Selection:
--------------------

I’m going to be talking more about IoT in future blogs, but talking about what it really can be and not the stupid stuff.  Along the way, I’ll show how it can transform the network, the cloud, and how it could then pull through massive SDN and NFV investments.

We did dumb things with our current revolutions, and in doing so have almost killed their chances of being revolutionary.  I’d sure like us not to muck up IoT.

Taking a TMF/OSS View of NFV’s Business Case

I’ve pointed out in a number of my past blogs that of all the things needed from an SDN or NFV implementation to make the business case, none tops an effective service management automation approach.  I’ve also noted that the NFV ISG initially put end-to-end management out of scope, and that they also ignored the issues of federation of services across management domains.  The ISG seems to be reversing itself on these issues, but the architecture was laid out without them and retrofitting to put them in could take quite a while.  Other bodies might have to take up the slack.

The most logical would seem to be the TMF, which launched an activity called ZOOM (Zero-touch Orchestration, Operations & Management) to deal in part with SDN/NFV impact and in part with the broader issue of “modernizing” OSS/BSS.  That duality of mission, as you’ll see, carries over into even some vendor Catalyst presentations made in Dallas early in November.

HP’s Catalyst presentation has what should be the tag line for the whole topic:  “Combining NFV, SDN and OSS is not easy”, which it surely isn’t.  The presentation identifies three specific issues (paraphrasing):

  • Today’s OSSs are process silos that lack procedures to automate responses to service events, particularly fulfillment and assurance
  • ETSI NFV specifications don’t consider ‘hybrid’ services that extend over both legacy and SDN/NFV infrastructure.
  • The general approach taken by the TMF and by OSS/BSS vendors is based on linear “waterfall” workflows that are more suitable for manual processes than for service automation.

--------------------

Dataset entries:

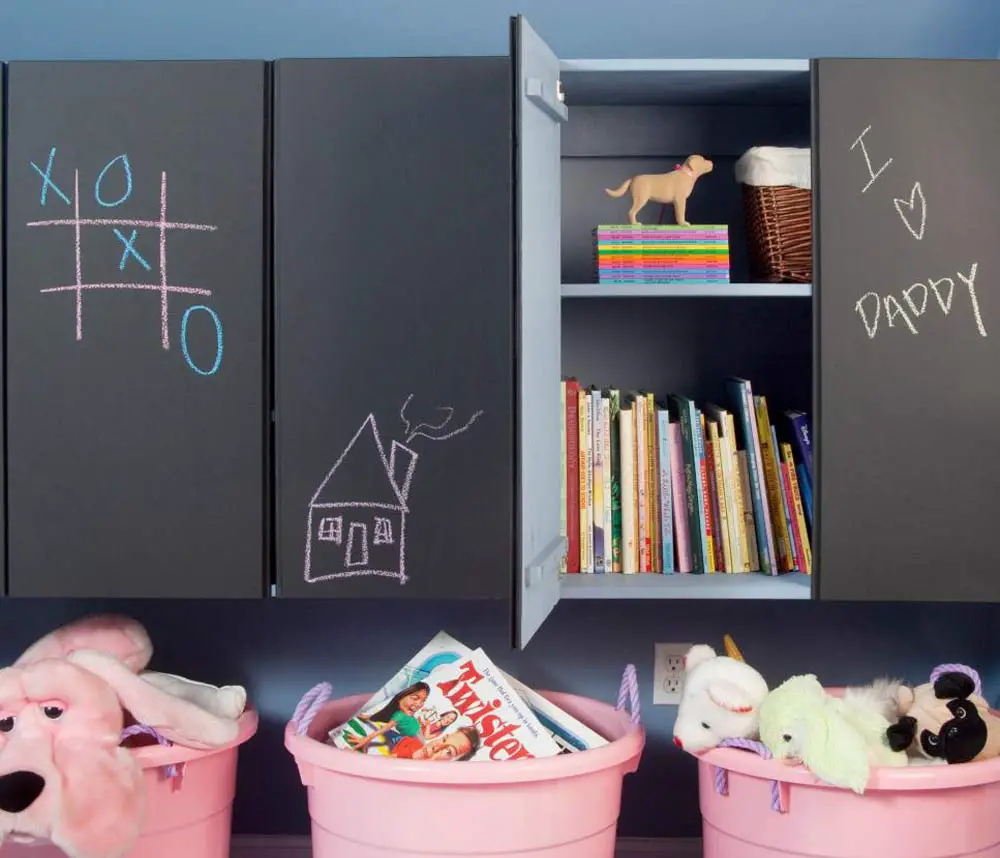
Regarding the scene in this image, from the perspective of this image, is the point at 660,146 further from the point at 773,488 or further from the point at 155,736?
the point at 155,736

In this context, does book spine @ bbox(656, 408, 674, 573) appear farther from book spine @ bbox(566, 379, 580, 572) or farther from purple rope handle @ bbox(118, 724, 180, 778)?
purple rope handle @ bbox(118, 724, 180, 778)

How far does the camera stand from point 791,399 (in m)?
2.01

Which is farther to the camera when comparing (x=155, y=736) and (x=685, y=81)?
(x=685, y=81)

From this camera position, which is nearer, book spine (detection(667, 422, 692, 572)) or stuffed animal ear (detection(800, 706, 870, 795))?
stuffed animal ear (detection(800, 706, 870, 795))

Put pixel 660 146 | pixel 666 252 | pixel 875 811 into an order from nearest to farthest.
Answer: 1. pixel 875 811
2. pixel 666 252
3. pixel 660 146

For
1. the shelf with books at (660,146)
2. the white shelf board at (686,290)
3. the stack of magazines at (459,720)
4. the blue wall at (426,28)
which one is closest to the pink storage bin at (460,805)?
the stack of magazines at (459,720)

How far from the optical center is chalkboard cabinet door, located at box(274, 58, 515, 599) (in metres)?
1.61

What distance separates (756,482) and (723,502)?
6 centimetres

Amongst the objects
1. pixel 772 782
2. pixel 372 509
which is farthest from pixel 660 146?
pixel 772 782

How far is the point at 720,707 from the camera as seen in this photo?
5.32 ft

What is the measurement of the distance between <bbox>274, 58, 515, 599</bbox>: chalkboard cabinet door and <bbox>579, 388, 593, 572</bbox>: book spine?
0.76 feet

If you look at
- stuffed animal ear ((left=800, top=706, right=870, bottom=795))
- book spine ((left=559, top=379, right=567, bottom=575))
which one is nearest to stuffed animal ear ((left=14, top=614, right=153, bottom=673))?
book spine ((left=559, top=379, right=567, bottom=575))

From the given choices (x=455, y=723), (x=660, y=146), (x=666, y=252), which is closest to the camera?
(x=455, y=723)

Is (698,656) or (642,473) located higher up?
(642,473)
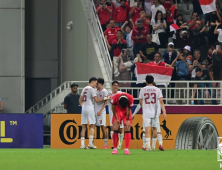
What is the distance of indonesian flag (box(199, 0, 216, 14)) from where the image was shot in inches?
864

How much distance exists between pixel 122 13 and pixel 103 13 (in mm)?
842

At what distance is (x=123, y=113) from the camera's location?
12.6 m

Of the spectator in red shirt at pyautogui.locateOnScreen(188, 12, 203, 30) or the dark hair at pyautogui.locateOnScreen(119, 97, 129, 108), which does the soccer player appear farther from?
the spectator in red shirt at pyautogui.locateOnScreen(188, 12, 203, 30)

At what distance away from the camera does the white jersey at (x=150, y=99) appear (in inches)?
551

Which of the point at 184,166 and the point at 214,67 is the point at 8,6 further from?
the point at 184,166

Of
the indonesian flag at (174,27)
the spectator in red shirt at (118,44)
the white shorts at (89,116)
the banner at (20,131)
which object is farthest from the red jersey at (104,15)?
the white shorts at (89,116)

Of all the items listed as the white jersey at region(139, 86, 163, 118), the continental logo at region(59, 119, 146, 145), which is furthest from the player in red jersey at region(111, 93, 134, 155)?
the continental logo at region(59, 119, 146, 145)

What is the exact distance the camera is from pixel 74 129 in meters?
17.9

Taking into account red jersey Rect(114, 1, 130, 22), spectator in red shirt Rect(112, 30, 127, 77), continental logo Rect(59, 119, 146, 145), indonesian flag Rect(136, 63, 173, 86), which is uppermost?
red jersey Rect(114, 1, 130, 22)

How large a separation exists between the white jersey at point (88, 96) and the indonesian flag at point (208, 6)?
8.25 metres

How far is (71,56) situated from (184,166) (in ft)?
56.7

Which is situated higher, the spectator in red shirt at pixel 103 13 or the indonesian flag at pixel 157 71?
the spectator in red shirt at pixel 103 13

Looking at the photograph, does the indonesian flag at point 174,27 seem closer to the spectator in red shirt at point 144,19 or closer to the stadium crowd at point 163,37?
the stadium crowd at point 163,37

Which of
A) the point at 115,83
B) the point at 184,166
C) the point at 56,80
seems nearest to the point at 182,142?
the point at 115,83
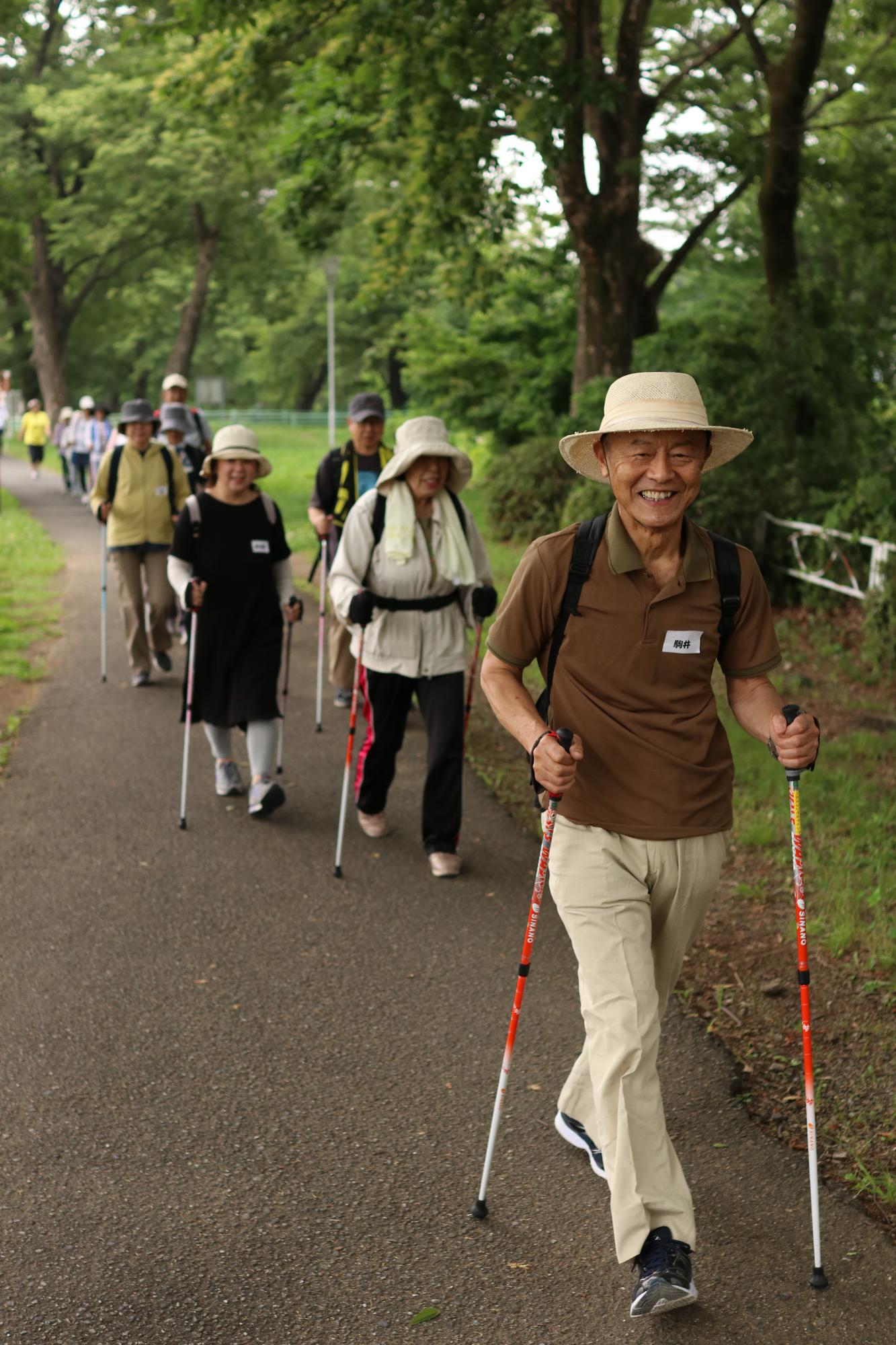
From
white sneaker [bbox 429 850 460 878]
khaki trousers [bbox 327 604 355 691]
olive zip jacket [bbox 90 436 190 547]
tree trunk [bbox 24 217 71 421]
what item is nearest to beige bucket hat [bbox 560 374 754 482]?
white sneaker [bbox 429 850 460 878]

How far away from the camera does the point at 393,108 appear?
1355 cm

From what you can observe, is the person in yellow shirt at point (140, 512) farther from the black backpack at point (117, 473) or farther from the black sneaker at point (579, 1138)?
the black sneaker at point (579, 1138)

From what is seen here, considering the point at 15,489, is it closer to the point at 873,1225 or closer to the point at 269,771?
the point at 269,771

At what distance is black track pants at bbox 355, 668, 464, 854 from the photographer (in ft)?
22.4

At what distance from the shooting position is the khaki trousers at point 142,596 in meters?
10.9

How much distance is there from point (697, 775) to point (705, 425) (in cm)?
90

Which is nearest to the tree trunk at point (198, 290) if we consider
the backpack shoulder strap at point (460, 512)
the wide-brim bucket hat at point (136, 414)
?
the wide-brim bucket hat at point (136, 414)

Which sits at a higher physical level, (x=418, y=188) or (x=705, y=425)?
(x=418, y=188)

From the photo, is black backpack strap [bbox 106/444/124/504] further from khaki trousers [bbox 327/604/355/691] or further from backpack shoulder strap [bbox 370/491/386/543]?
backpack shoulder strap [bbox 370/491/386/543]

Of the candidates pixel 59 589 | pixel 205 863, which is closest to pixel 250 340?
pixel 59 589

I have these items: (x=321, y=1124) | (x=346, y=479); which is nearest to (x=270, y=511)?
(x=346, y=479)

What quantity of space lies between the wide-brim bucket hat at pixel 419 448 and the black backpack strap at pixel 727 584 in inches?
117

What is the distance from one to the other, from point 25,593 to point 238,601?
985cm

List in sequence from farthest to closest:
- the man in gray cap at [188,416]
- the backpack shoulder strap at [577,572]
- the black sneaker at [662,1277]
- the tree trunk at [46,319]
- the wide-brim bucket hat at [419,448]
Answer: the tree trunk at [46,319]
the man in gray cap at [188,416]
the wide-brim bucket hat at [419,448]
the backpack shoulder strap at [577,572]
the black sneaker at [662,1277]
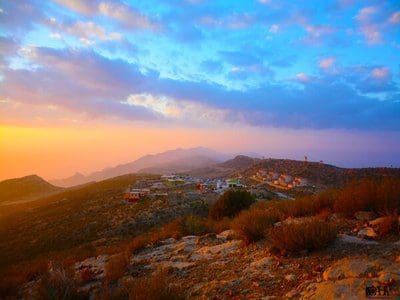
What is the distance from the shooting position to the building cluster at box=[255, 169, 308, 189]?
67.1m

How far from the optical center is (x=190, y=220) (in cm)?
1470

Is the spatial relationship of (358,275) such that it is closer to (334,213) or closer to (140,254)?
(334,213)

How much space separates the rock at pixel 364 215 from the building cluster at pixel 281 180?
56632mm

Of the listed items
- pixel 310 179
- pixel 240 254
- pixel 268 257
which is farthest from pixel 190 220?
pixel 310 179

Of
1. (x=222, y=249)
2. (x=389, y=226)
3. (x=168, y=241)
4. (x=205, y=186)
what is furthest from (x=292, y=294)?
(x=205, y=186)

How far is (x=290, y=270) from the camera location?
19.5 ft

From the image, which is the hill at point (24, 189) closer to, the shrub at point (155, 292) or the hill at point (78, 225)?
the hill at point (78, 225)

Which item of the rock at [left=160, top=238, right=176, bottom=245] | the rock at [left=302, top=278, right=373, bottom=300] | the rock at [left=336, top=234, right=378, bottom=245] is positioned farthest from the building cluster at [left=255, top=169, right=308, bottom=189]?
the rock at [left=302, top=278, right=373, bottom=300]

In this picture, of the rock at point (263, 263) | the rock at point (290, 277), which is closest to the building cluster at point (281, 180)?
the rock at point (263, 263)

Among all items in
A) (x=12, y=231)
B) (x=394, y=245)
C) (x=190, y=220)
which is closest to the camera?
(x=394, y=245)

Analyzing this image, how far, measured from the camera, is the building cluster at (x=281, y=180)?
67.1m

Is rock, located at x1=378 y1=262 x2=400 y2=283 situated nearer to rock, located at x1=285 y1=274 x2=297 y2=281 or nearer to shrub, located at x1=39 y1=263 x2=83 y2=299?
rock, located at x1=285 y1=274 x2=297 y2=281

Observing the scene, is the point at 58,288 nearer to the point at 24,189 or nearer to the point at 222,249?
the point at 222,249

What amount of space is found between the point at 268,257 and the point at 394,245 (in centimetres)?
244
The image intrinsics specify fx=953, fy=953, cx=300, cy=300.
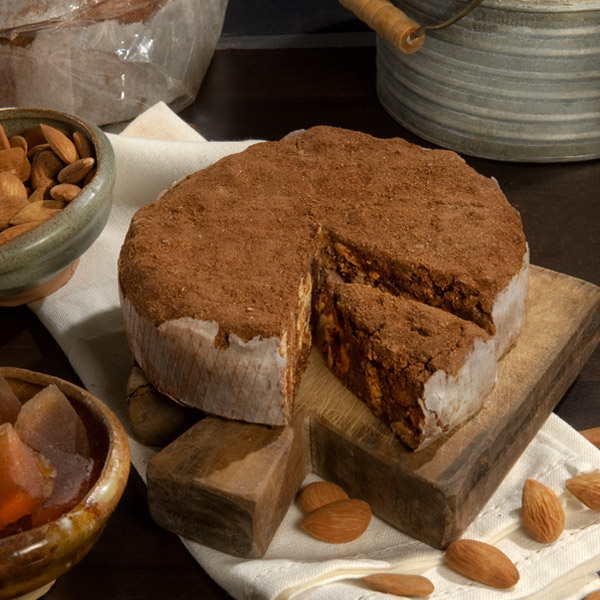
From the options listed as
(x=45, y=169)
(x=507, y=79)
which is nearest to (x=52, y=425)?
(x=45, y=169)

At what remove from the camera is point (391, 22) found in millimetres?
1711

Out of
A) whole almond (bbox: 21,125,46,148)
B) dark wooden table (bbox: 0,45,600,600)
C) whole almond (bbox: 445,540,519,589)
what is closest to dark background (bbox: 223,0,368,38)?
dark wooden table (bbox: 0,45,600,600)

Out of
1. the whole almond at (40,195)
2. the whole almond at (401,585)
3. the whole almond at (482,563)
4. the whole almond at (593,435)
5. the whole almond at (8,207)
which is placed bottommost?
the whole almond at (401,585)

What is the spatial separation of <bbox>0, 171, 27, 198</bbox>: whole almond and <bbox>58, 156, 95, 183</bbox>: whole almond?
60 mm

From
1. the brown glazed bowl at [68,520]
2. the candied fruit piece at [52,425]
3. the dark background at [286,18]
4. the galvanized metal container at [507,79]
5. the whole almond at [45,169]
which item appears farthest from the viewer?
the dark background at [286,18]

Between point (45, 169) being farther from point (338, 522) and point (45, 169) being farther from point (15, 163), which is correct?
point (338, 522)

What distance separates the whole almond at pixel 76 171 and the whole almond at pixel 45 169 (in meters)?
0.03

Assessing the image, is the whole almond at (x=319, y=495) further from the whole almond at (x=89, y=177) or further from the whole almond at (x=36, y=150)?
the whole almond at (x=36, y=150)

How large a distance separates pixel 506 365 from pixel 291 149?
484 millimetres

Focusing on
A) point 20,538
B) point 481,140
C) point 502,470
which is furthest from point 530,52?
point 20,538

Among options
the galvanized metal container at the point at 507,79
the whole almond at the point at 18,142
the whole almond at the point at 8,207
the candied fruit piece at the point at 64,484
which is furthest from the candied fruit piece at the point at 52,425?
the galvanized metal container at the point at 507,79

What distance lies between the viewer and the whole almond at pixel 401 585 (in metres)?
1.10

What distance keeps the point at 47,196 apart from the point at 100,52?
469 millimetres

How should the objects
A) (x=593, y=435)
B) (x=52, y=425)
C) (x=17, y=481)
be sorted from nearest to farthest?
(x=17, y=481) < (x=52, y=425) < (x=593, y=435)
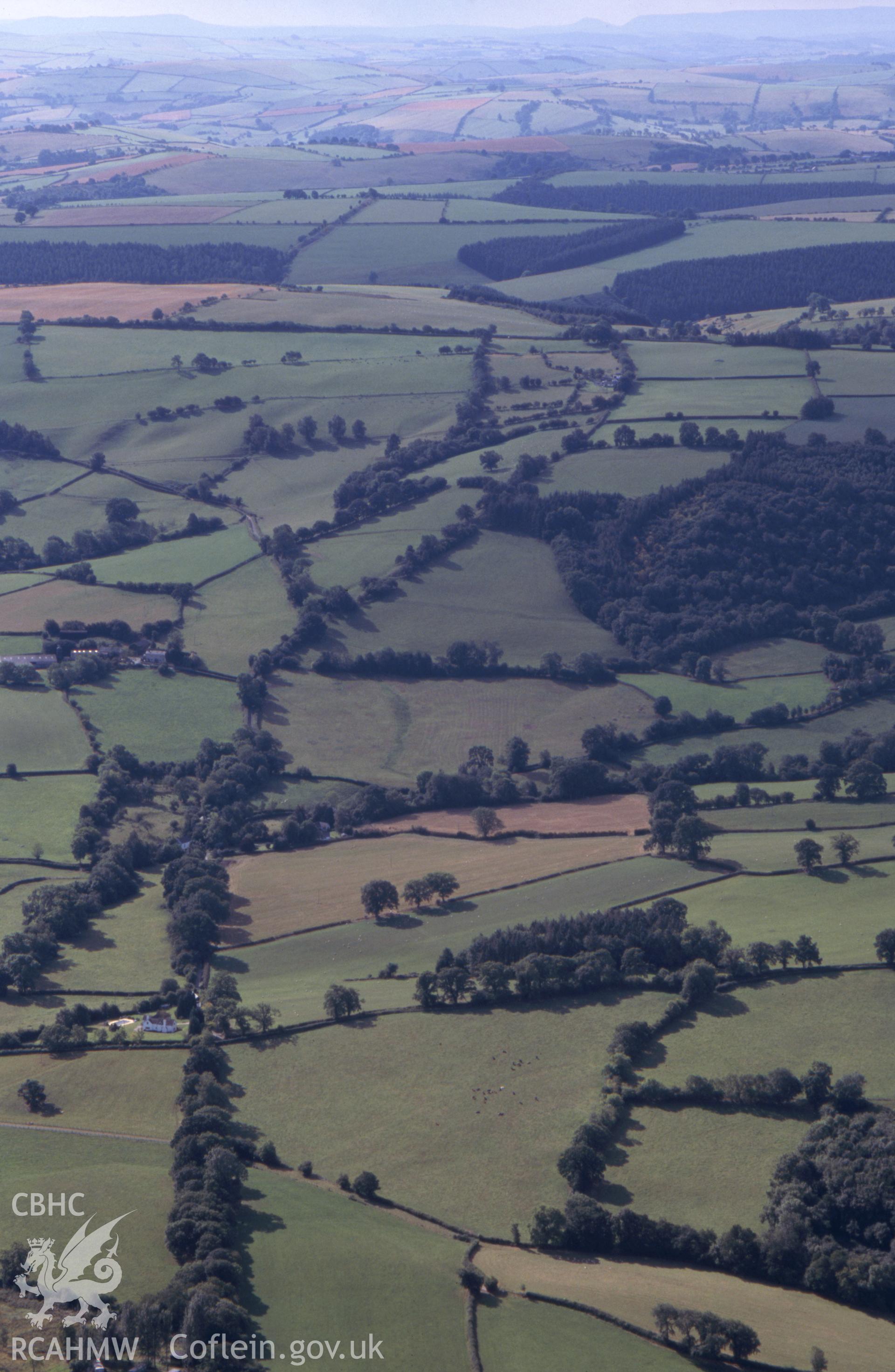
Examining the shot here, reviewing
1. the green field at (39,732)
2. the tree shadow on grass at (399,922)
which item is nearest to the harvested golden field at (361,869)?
the tree shadow on grass at (399,922)

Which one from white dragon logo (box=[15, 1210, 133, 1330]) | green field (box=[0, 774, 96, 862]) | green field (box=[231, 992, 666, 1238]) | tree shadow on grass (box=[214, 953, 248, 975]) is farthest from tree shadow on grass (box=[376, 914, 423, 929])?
white dragon logo (box=[15, 1210, 133, 1330])

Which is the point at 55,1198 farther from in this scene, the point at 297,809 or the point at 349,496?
the point at 349,496

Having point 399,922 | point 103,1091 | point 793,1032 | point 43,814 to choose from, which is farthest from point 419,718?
point 103,1091

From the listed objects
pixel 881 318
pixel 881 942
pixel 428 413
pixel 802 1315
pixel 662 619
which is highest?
pixel 881 318

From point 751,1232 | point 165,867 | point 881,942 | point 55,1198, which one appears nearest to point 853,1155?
point 751,1232

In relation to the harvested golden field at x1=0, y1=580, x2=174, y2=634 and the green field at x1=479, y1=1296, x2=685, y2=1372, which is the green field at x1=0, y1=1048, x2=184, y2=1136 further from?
the harvested golden field at x1=0, y1=580, x2=174, y2=634
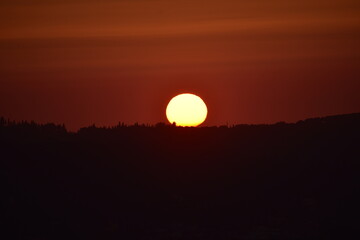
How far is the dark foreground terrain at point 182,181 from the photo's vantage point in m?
31.4

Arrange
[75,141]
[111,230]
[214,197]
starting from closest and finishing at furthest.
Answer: [111,230] < [214,197] < [75,141]

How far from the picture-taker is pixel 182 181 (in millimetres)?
34219

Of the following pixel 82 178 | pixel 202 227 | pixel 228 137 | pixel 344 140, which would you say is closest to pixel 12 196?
pixel 82 178

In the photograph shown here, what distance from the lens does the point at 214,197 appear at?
3338 centimetres

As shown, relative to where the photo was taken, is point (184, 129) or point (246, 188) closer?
point (246, 188)

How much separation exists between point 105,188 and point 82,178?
0.95 metres

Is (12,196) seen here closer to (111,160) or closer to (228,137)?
(111,160)

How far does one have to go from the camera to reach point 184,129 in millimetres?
37469

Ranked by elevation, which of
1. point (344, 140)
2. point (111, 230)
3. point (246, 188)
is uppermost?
point (344, 140)

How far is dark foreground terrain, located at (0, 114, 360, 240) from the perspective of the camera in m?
31.4

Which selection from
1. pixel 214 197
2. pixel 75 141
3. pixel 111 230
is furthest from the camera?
pixel 75 141

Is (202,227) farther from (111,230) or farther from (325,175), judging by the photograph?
(325,175)

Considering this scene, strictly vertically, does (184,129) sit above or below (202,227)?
above

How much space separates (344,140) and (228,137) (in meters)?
3.76
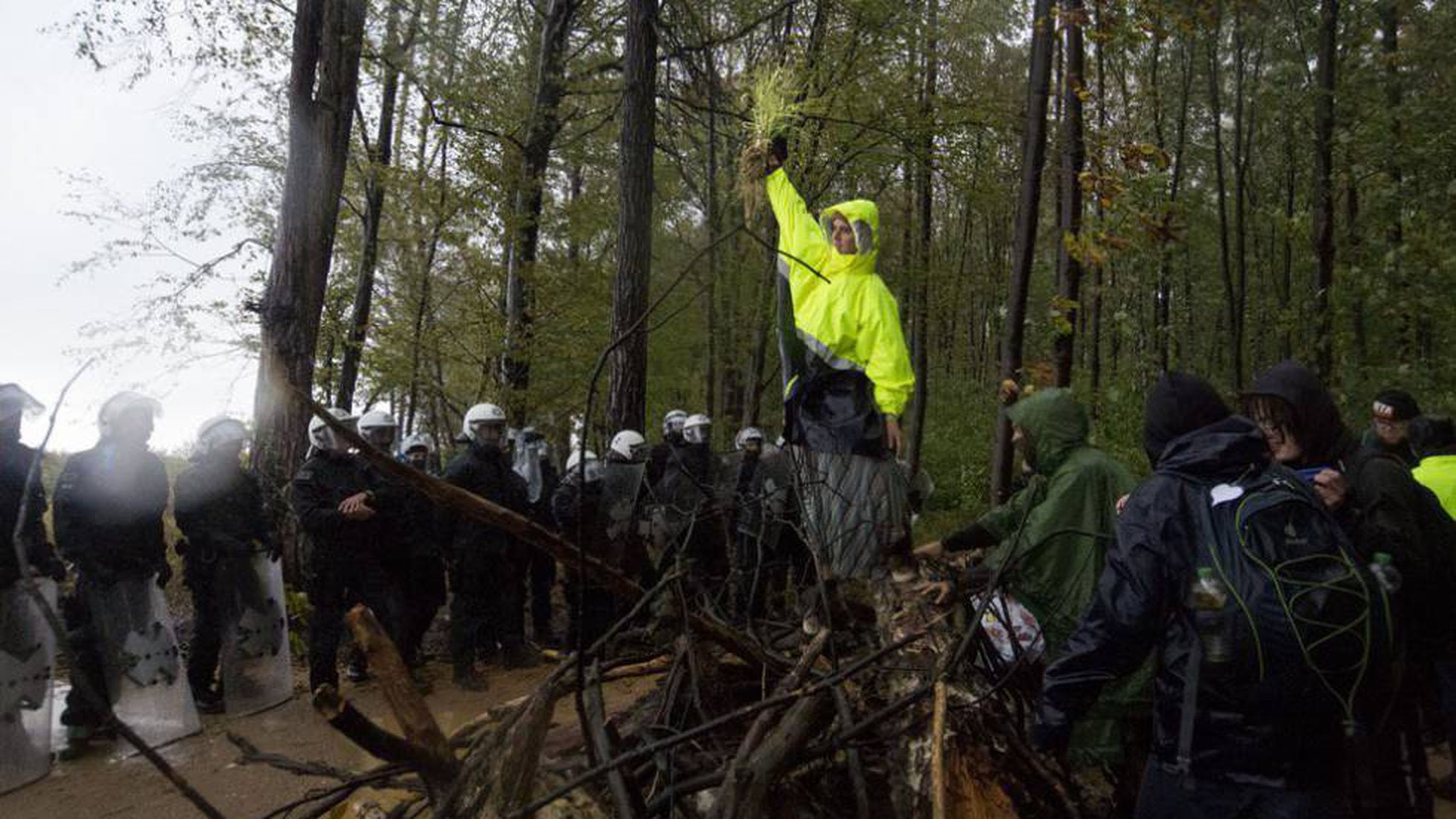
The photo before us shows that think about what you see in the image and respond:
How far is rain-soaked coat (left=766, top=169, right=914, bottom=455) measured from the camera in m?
4.28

--------------------

Exercises to complete:
1. Decide whether each statement below agrees with the NFV passage shown above the listing. For each, answer yes or no and quote the deciding words of the passage: (a) The NFV ISG at first left end-to-end management out of scope. (b) The TMF activity ZOOM takes its name from Zero-touch Orchestration, Operations & Management. (c) HP's presentation states that ETSI NFV specifications account for hybrid services spanning legacy and SDN/NFV infrastructure.
2. Write the next part of the NFV passage, starting right after its final bulleted point.

Answers to each task:
1.
(a) Yes: "the NFV ISG initially put end-to-end management out of scope"
(b) Yes: "ZOOM (Zero-touch Orchestration, Operations & Management)"
(c) No: "ETSI NFV specifications don’t consider ‘hybrid’ services that extend over both legacy and SDN/NFV infrastructure"

2.
HP’s Catalyst augments “standard” OSS/BSS service processes with NFV processes.  The effect of this appears to be the creation of a multi-level orchestration model that allows operators to orchestrate aspects of OSS/BSS while NFV MANO remains as the standard for NFV elements.  They don’t go into the details on how this is done, which is a pity in my view because HP has the most mature modeling approach for services and resources.  A key point that I think could have been made is that their service modeling would enable them to either model services as two interdependent classes—legacy and NFV—or as a single integrated class.

Huawei also presented a Catalyst, and there are some common threads between the two presentations.  One is that it’s critical to extend models for services across both legacy and SDN/NFV elements.  Another is that a closed-loop process for automating service lifecycles (both a normal and accelerated one) is critical.

The realization of these goals is described a bit more clearly in Huawei’s material.  They define a Management Control Continuum (MCC), which includes all of the components of OSS/BSS, NMS, and SDN/NFV management elements.  This (I think) is essentially the structure I suggested in my ExperiaSphere project, where all of the processes that support a service lifecycle are orchestrated explicitly, through a model.  Huawei appears to be calling all these little elements “microservices”.

It would appear that you could visualize a service as a model (my term: intent model) that is associated with a series of “function chains” that do specific things, and also (likely) policies that establish self-managed behavior of the stuff underneath the model.

If you link Huawei’s material with other presentations made by the TMF as a body, what you get is the impression that they see services as a series of intent models (which the TMF would say are nested customer- and resource-facing services) that can express SLA-and-lifecycle handling in terms of either policies or function chains.  Here’s the relevant quote from the Huawei presentation:  “Goal based policy is an important way of specifying the desired network states in systems that are largely autonomic, working in conjunction with standard ECA policy.”  Translating, this seems to me to say that service components are modeled as intent models and that policies define the way their SLA is met.  While HP doesn’t say as much about the detail, I think based on my analysis of their modeling that they could do this as well.

So what does this mean?  First, the TMF does have a program (ZOOM) that addresses the key factors in making a service/network management and operations driver work for NFV.  Second, there are demonstrations (Catalysts) roughly equivalent to the NFV ISG’s PoCs that address many of the points needed.  Third, ZOOM isn’t fully baked, and so the Catalysts are exploring what it might/should look like rather than what it currently does.  Finally, there’s still the question of implementation/evolution.

To my eye, HP and Huawei are both supporting a model of future services that fits the “intent model” structure I’ve blogged about.  They’re augmenting the basic notion that an SLA is an attribute of an intent model with the notion that policies (that are perhaps logically part of that SLA) are at least a means of communicating intent downward to influence resource behaviors.  In all of this, at least according to Huawei’s presentation, “we simply are following the likely evolution of ZOOM”.

Which means the TMF hasn’t slid across the plate yet, but they may be rounding third (if you care for US baseball analogies).  There are three barriers, in my view, to the TMF reaching its goal.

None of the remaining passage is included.